There's a pretty good quick tutorial on this sort of thing at http://college.hmco.com/mathematics/larson/calculu...

The rotation here is given by, say, R, so that

cot(2R) = (7-7)/(-2) = 0

R = pi/4

Thus the substitutions we use are

x= sqrt(2)/2 * (x' - y')

y= sqrt(2)/2 * (x' + y')

Making these substitutions into the original equation, we have

6(x')^2 + 8(y')^2 = 24,

which is an equation of an ellipse.

Note: If you have your calculator (TI-89 or above) solve for y then graph the two solutions, you should be able to tell that this is not the equation of a circle. There is also a way to do this using linear algebra and matrices, but I've forgotten it, and this seems more straightforward.

The coefficients of the x² and y² terms are the same sign and equal. But that is not enought to conclude that it is a circle because there is also an xy term. To really be sure you need to take the discriminant.

Given the general form of a quadratic equation we have:

ax² + bxy + cy² + dx + ey + f = 0

7x² - 2xy + 7y² - 24 = 0

The discriminant is:

b² - 4ac = (-2)² - 4*7*7 = 4 - 196 = -192 < 0

Since the discriminant is less than zero it is the equation of an ellipse. And in addition, since a = c, the ellipse is a circle.
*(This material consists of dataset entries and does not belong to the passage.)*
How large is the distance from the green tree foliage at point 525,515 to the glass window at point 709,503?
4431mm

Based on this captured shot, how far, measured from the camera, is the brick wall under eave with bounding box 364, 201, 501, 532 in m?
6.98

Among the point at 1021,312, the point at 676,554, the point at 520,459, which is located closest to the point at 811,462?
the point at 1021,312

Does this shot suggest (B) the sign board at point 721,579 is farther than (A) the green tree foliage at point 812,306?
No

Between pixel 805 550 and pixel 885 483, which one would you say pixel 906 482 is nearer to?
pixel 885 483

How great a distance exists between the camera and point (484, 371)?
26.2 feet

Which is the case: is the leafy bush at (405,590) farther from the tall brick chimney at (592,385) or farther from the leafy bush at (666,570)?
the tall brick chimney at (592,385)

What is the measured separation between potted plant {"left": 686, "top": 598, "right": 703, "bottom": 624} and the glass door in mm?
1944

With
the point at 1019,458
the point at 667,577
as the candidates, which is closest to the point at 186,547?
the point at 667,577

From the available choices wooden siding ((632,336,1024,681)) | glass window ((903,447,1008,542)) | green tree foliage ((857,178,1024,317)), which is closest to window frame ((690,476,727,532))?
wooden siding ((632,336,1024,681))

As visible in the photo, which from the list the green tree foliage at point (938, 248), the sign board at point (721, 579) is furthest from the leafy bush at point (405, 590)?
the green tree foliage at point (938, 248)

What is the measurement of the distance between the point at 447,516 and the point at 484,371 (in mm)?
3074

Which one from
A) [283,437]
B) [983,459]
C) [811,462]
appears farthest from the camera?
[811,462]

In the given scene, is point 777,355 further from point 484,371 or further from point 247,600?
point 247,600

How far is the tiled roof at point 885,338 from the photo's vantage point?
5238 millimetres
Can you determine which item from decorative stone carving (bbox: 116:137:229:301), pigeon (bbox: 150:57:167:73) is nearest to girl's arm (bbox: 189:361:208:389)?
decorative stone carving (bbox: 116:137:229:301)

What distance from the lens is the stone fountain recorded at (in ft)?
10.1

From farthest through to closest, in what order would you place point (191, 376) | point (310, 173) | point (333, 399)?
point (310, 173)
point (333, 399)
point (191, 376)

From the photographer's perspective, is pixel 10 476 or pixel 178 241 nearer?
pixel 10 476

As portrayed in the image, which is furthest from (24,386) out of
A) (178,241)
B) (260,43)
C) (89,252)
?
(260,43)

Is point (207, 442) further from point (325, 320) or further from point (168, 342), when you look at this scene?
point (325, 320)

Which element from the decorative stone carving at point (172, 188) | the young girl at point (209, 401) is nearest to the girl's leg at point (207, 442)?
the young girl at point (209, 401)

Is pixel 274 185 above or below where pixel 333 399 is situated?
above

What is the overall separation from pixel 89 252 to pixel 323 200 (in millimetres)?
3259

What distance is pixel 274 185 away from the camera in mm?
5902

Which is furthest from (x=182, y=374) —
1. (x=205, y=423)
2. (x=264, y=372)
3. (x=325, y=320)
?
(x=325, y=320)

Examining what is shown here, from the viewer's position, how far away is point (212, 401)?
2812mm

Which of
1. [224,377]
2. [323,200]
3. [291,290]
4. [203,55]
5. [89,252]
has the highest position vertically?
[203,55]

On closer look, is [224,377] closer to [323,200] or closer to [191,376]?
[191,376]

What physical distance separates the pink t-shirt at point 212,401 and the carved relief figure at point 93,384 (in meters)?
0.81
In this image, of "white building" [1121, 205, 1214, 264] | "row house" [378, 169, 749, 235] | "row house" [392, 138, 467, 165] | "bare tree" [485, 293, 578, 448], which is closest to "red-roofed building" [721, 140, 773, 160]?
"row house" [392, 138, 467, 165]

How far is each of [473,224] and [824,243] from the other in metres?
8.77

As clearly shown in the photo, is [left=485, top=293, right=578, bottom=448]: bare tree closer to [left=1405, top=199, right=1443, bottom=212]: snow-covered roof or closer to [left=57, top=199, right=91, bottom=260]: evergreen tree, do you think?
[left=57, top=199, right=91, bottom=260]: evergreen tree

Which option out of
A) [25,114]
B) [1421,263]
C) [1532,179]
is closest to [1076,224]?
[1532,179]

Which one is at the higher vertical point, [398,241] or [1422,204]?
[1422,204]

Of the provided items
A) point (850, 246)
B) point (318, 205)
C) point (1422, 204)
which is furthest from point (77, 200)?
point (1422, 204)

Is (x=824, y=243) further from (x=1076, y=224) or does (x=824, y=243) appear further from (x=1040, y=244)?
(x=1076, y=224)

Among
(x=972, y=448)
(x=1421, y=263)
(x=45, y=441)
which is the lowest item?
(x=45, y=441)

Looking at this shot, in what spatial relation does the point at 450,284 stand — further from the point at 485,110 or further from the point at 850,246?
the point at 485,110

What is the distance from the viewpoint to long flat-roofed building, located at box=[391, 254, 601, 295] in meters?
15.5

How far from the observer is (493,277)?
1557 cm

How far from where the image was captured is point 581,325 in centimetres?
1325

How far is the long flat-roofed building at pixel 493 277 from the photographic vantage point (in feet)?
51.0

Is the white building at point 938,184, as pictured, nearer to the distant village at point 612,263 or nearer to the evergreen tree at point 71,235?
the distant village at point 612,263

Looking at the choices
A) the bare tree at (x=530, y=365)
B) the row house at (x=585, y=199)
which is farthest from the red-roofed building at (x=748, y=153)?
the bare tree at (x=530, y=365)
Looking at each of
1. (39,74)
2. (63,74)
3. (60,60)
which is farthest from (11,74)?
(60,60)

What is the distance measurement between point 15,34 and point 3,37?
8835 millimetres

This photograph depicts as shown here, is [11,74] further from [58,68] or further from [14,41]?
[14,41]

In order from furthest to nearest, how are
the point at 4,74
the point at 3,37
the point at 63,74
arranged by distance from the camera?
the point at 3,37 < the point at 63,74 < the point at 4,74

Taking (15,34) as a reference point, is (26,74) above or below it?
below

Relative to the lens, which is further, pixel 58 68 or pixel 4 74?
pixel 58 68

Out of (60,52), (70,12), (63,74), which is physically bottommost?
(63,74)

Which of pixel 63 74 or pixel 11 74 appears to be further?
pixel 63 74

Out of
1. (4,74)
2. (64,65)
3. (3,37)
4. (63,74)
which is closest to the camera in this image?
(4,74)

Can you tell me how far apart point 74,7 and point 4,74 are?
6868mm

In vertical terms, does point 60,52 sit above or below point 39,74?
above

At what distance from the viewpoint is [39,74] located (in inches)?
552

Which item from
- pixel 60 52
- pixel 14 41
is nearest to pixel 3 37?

It's a circle. You can tell because both quadratic terms (x2 and y2) are positive and equal. The cross term -2xy rotates the axes by some amount that can be calculated, but that doesn't change the fact that the equation represents a circle.

circle because both verticies are seven an ellipse would have different coeficients for the x and y terms and a porabola only has one term that is squared but the 7x and 7y are squared

Circle

a circle.

given that it's not a hyperbola or a parabola, it's a circle because it has the factor 7 for both x and y.

it would be kind of you if i could get 10 points^_^